[DOCUMENT TEXT]
◆ ◆ ◆ ◆ ◆
Showing posts with label spies and espionage. Show all posts
Showing posts with label spies and espionage. Show all posts

Tuesday, December 29, 2009

Superargo And The Faceless Giants (1968)

Superargo And The Faceless Giants

Italy 1968 colour

Fullscreen, dubbed into English

aka Il Re Dei Criminali, L'Invincibile Superman, Superargo

Director “Paul Maxwell”/Paolo Bianchini Writer Julio Buchs

Cast “Ken Wood”/Giovanni Cianfriglia (Superargo), Guy Madison (Professor Wendland), “Liz Barrett”/Luisa Baratto (Gloria Devon), Diana Lorys


Like the United States, Europe has a long tradition of pulp novels and comic strips infiltrating mainstream culture. Unlike much of the output from the States, however, their comics are usually crafted for a more sophisticated adult audience. Thus the kinky body-stockinged superhero became a staple of Euro pulp cinema in the mid Sixties during a time when Batman and Bond set off a string of pop culture explosions around the world.
◆ ◆ ◆ ◆ ◆
Captioned web images:
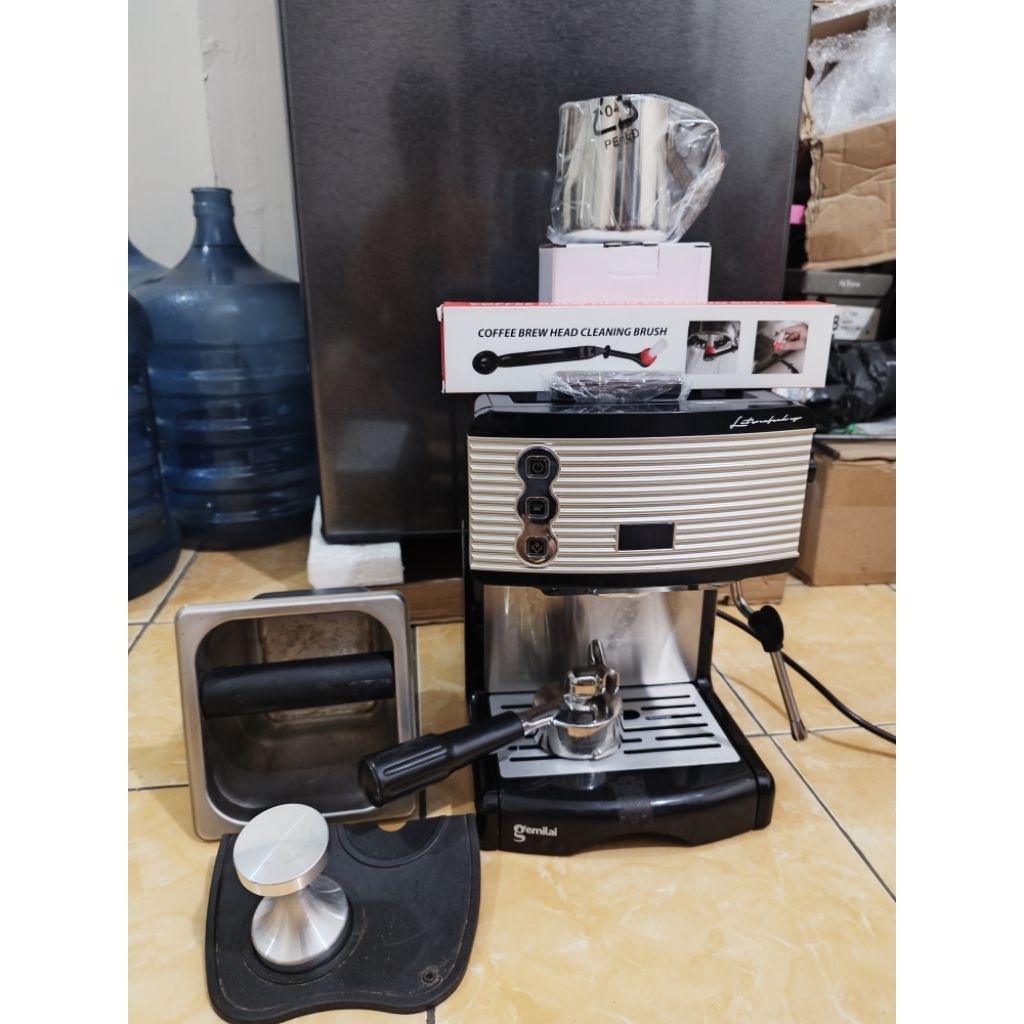 Mesin Espresso Gemilia 3601 second set lengkap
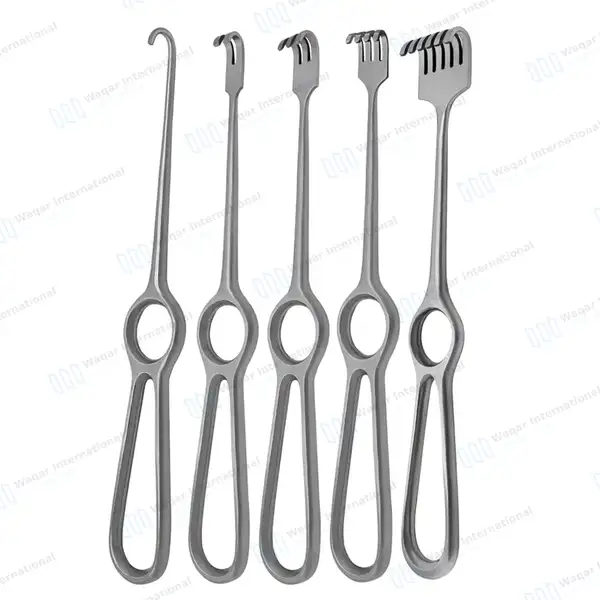 5 Volkmann Blunt Retractors 8.5″ (21.6cm) with Ring Handle - surgical instruments manufactured by Waqar International, Sialkot - view 2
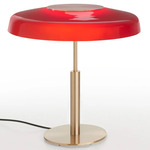 Dora Table Lamp - Gold / Red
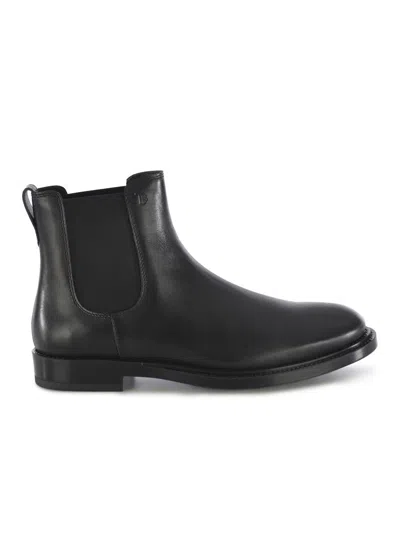 Tod's Ankle Boots Tods Made Of Leather In Black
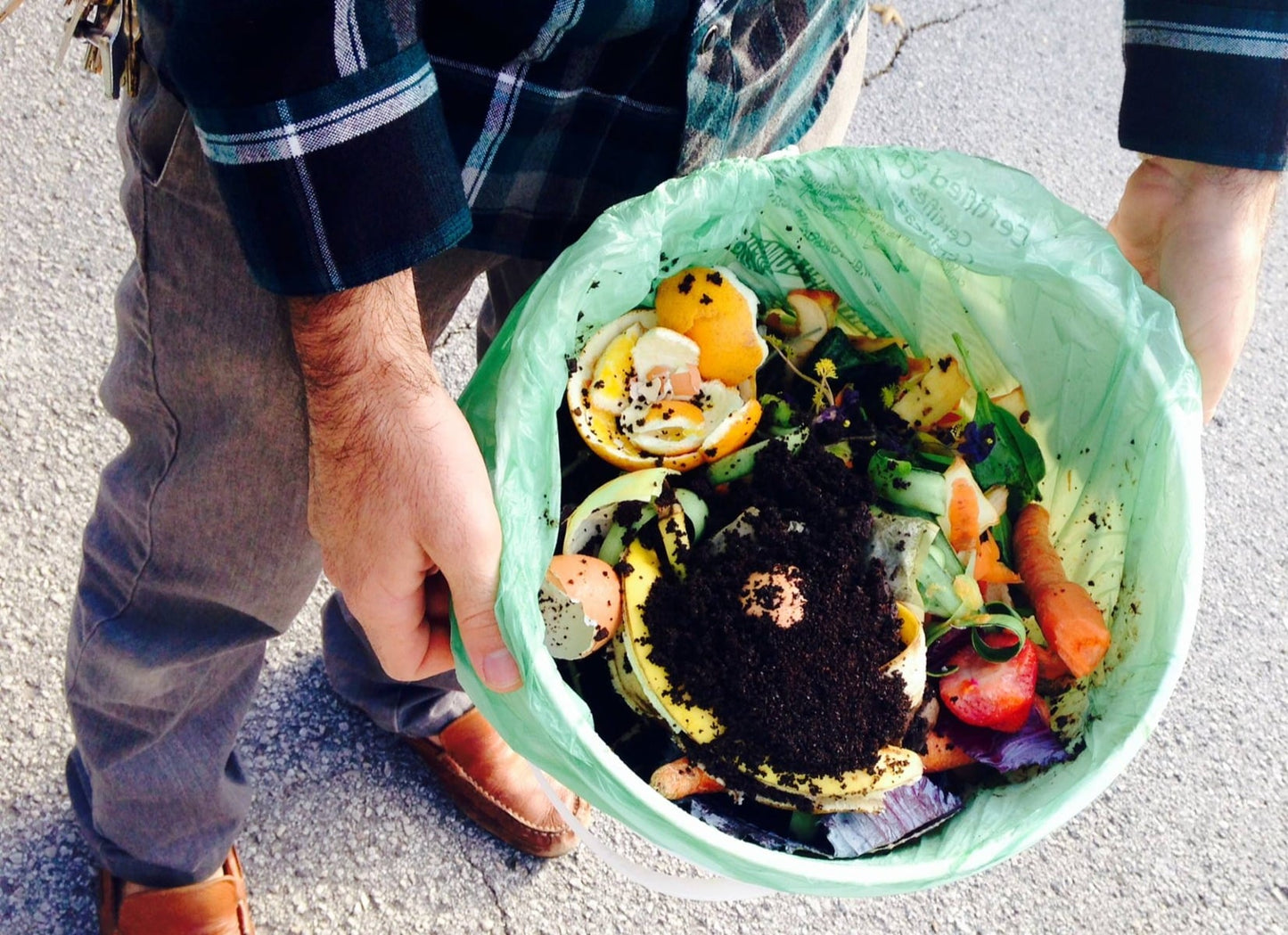 BioBag Compostable Liners, 8 Gallon (QTY 500), SKU 08G2025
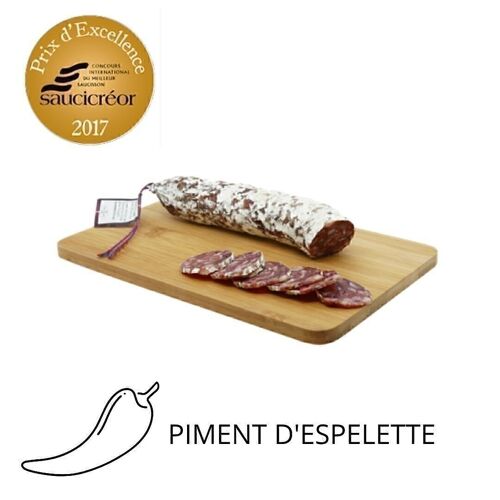 Saucisson d'Auvergne au Piment d'espelette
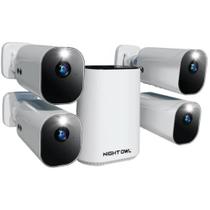 Hub Wi-Fi Night Owl com cartão microSD de 64 GB e 4 câmeras de bateria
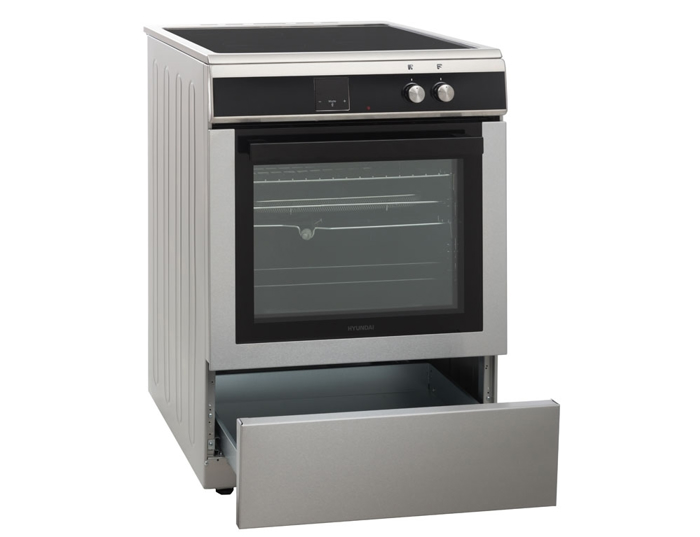 Hyundai HCIN23-7261I/XT me poluleitourgko fourno, epaggkes esties, xoritikotita fournou 69L, 9 leitourges psisimatos, mixanismo soublas. klasi A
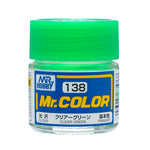 Bote de 10ml de pintura de color Verde Transparente de Mr Hobby referencia C-138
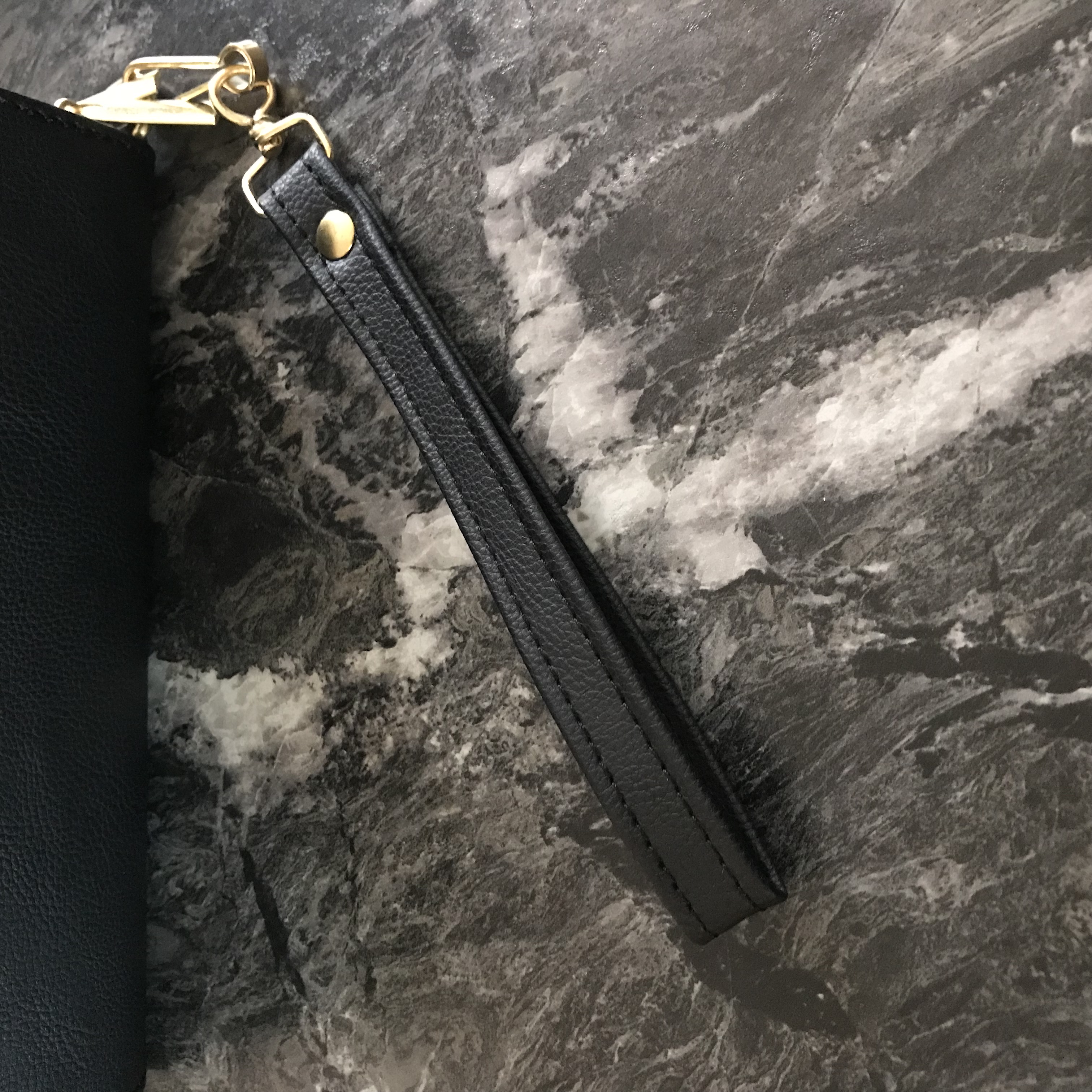 Cartera Doble Cierre Espaciosa Negro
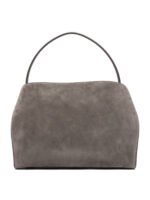 "Ferragamo" sac bandoulière femme Gris en daim – Image 3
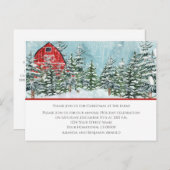 レッドバーンファームクリスマスホリデーパーティー招待状 ポストカード (正面/裏面)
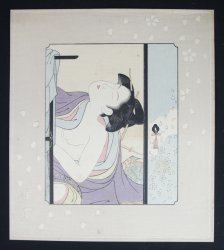 Cherry blossoms in the wind 1900
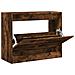 Scarpiera Rovere Fumo 80x34x63 cm in Legno Multistrato - Foto miniatura 1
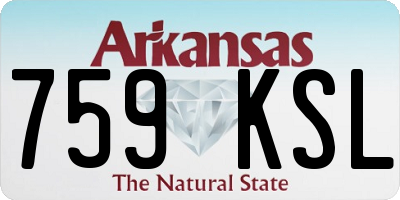 AR license plate 759KSL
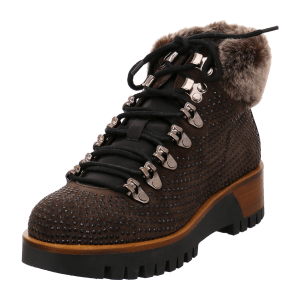 Alpe Woman Shoes Braun-Grau Biker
◆ ◆ ◆ ◆ ◆
[REQUIRED ACTIONS]
- a) Transcribe the Superargo post word for word, starting with the words "Like the United" and ending with "around the world.".
- b) In the records, switch "Gold" to "Silver" and leave everything else unchanged, from the start of the records through the line containing "Hub Wi-Fi Night". Give only those lines, without the pictures.
The Superargo post and the records are unrelated material.

[SOLUTION LIST]
- a)
Like the United States, Europe has a long tradition of pulp novels and comic strips infiltrating mainstream culture. Unlike much of the output from the States, however, their comics are usually crafted for a more sophisticated adult audience. Thus the kinky body-stockinged superhero became a staple of Euro pulp cinema in the mid Sixties during a time when Batman and Bond set off a string of pop culture explosions around the world.

- b)
 Mesin Espresso Gemilia 3601 second set lengkap
 5 Volkmann Blunt Retractors 8.5″ (21.6cm) with Ring Handle - surgical instruments manufactured by Waqar International, Sialkot - view 2
 Dora Table Lamp - Silver / Red
 Tod's Ankle Boots Tods Made Of Leather In Black
 BioBag Compostable Liners, 8 Gallon (QTY 500), SKU 08G2025
 Saucisson d'Auvergne au Piment d'espelette
 Hub Wi-Fi Night Owl com cartão microSD de 64 GB e 4 câmeras de bateria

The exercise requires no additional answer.